ATS hitrate is currently being impacted by Vary:Cookie + non session cookies like WMF-Last-Access or GeoIP
|Resolved||Vgutierrez||T316338 strip non session cookies before cache lookup in ATS|
|Resolved||Vgutierrez||T316337 Phabricator was logging out users repeatedly (2022-08-26)|
Change 828564 abandoned by Vgutierrez:
[operations/puppet@production] trafficserver: Replace session cookies with Token=1 iff V:C isn't there
we don't need this in ATS-land as it already caches requests with cookies by default. lack of Vary:Cookie in the response is enough
this seems to be working and not breaking anything :). As a direct result cache hitrate shows up to a 100% increase in the text cluster at the ats layer: https://grafana.wikimedia.org/goto/acc0K6W4z?orgId=1
Images for future reference, as from https://grafana.wikimedia.org/d/O2sTrqZVk/backend-layer-performance?orgId=1&var-site=All&var-cluster=text&from=1661385600000&to=1662840000000. I created an annotation (tagged: operations, performance) with link to this task, to make it easier to correlate on other dashboards.

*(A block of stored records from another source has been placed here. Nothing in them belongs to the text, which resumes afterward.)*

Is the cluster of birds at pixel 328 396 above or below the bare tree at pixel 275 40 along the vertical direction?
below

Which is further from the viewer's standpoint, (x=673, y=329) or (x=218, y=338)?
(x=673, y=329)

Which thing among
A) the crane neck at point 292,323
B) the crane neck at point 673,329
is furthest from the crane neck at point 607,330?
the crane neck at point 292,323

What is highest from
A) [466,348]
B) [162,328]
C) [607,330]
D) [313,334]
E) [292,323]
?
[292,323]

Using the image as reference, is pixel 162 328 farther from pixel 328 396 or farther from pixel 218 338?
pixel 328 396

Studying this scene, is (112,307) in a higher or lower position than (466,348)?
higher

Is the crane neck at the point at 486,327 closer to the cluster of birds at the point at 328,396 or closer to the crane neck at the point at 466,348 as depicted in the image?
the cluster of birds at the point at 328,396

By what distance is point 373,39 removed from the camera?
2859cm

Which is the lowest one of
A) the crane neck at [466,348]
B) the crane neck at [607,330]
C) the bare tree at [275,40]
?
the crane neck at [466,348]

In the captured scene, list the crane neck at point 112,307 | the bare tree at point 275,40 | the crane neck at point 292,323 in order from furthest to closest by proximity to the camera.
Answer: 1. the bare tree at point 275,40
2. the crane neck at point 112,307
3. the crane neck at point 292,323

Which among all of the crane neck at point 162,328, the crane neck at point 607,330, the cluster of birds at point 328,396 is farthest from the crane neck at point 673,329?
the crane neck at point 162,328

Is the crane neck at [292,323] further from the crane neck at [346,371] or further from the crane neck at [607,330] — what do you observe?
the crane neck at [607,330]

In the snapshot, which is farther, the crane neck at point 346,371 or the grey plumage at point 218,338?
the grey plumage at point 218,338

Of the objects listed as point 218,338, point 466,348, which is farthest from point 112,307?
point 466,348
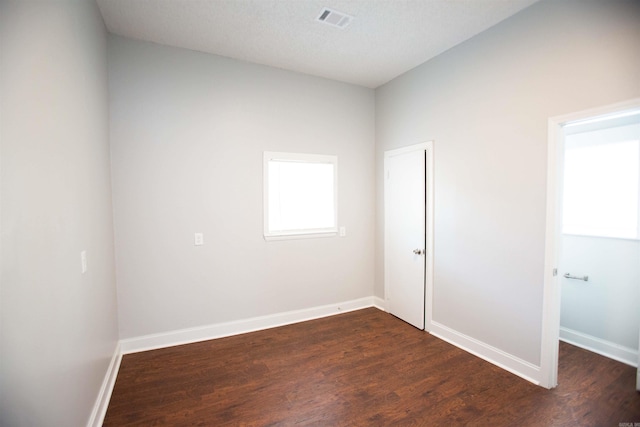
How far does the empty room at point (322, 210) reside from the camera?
1.73m

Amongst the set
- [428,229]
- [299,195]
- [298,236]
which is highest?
[299,195]

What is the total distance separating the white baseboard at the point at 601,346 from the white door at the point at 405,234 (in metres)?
1.48

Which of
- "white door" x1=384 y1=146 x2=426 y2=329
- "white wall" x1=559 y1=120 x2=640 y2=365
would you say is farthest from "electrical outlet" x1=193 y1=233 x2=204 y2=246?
"white wall" x1=559 y1=120 x2=640 y2=365

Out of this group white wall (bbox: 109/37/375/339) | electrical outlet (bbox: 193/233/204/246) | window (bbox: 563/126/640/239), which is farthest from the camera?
electrical outlet (bbox: 193/233/204/246)

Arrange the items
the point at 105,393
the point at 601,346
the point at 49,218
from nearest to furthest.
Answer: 1. the point at 49,218
2. the point at 105,393
3. the point at 601,346

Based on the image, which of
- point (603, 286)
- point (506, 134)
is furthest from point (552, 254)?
point (603, 286)

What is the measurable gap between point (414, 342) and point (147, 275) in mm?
2897

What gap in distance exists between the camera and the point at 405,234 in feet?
12.3

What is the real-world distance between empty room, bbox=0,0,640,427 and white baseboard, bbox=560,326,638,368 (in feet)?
0.06

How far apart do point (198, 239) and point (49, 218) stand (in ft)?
6.00

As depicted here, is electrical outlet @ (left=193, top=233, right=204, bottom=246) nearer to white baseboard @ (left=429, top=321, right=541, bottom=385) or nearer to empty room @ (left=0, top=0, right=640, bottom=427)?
empty room @ (left=0, top=0, right=640, bottom=427)

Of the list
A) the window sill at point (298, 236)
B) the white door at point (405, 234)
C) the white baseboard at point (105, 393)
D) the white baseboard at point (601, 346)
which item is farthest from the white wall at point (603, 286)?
the white baseboard at point (105, 393)

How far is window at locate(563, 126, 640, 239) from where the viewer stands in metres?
2.82

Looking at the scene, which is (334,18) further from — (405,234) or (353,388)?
(353,388)
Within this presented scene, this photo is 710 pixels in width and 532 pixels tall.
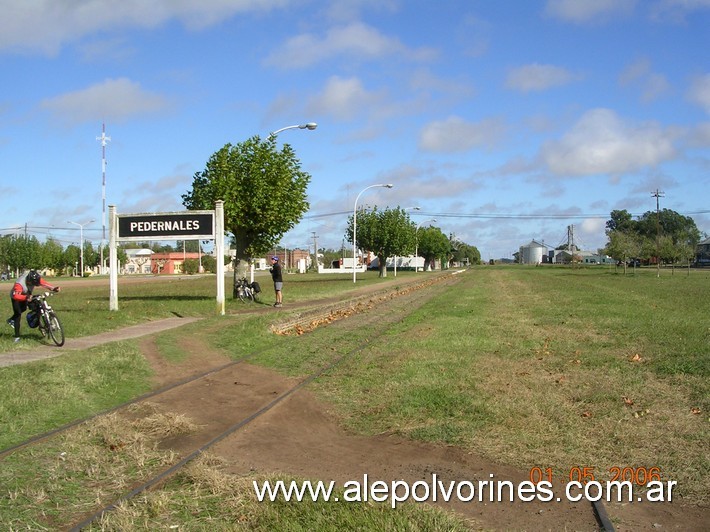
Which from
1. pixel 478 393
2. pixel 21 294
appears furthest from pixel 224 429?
pixel 21 294

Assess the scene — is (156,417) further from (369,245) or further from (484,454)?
(369,245)

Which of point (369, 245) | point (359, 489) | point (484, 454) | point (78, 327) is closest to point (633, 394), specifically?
point (484, 454)

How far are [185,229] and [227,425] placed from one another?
591 inches

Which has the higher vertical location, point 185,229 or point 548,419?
point 185,229

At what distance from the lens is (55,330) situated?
13164mm

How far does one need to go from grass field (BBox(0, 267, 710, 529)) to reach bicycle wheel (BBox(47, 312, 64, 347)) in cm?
72

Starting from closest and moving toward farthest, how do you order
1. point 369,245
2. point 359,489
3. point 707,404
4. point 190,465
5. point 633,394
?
point 359,489 < point 190,465 < point 707,404 < point 633,394 < point 369,245

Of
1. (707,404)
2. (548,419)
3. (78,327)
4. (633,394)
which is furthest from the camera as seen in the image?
(78,327)

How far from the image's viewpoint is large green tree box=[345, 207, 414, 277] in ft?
226

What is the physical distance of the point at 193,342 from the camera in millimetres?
14617

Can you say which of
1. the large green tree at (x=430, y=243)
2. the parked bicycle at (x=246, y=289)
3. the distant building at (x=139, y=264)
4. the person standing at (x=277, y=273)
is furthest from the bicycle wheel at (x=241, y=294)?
the distant building at (x=139, y=264)

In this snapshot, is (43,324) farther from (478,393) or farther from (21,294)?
(478,393)

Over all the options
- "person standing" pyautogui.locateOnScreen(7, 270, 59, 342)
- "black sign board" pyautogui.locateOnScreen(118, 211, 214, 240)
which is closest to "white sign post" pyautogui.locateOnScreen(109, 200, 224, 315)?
"black sign board" pyautogui.locateOnScreen(118, 211, 214, 240)

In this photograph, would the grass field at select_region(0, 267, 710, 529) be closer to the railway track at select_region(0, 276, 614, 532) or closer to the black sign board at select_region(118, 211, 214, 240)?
the railway track at select_region(0, 276, 614, 532)
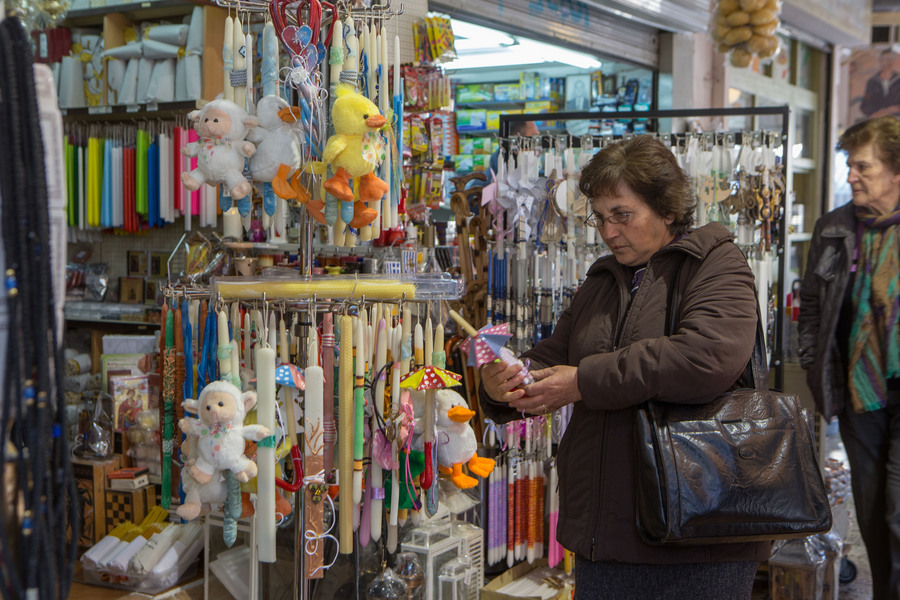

The latency improvement is huge. In Eqsin latency improved by 25% at the p75, e.g. from 475ms down to 350ms for the same time/day a week earlier. That's a 125ms drop!
In terms of cache effectiveness, internal cache hits went up from 600 to 1200 req/s in Esams, and 300 to 600 req/s in Eqsin.
Naturally, the reported cache hit is now double in some regions, e.g. from 2% up to 4% to Codfw. Note that our frontend cache hit ratio is and remains way higher at around 89% overall (upto 99.9% for ResourceLoader). This improvement is specifically at ATS backend, our second layer of caching.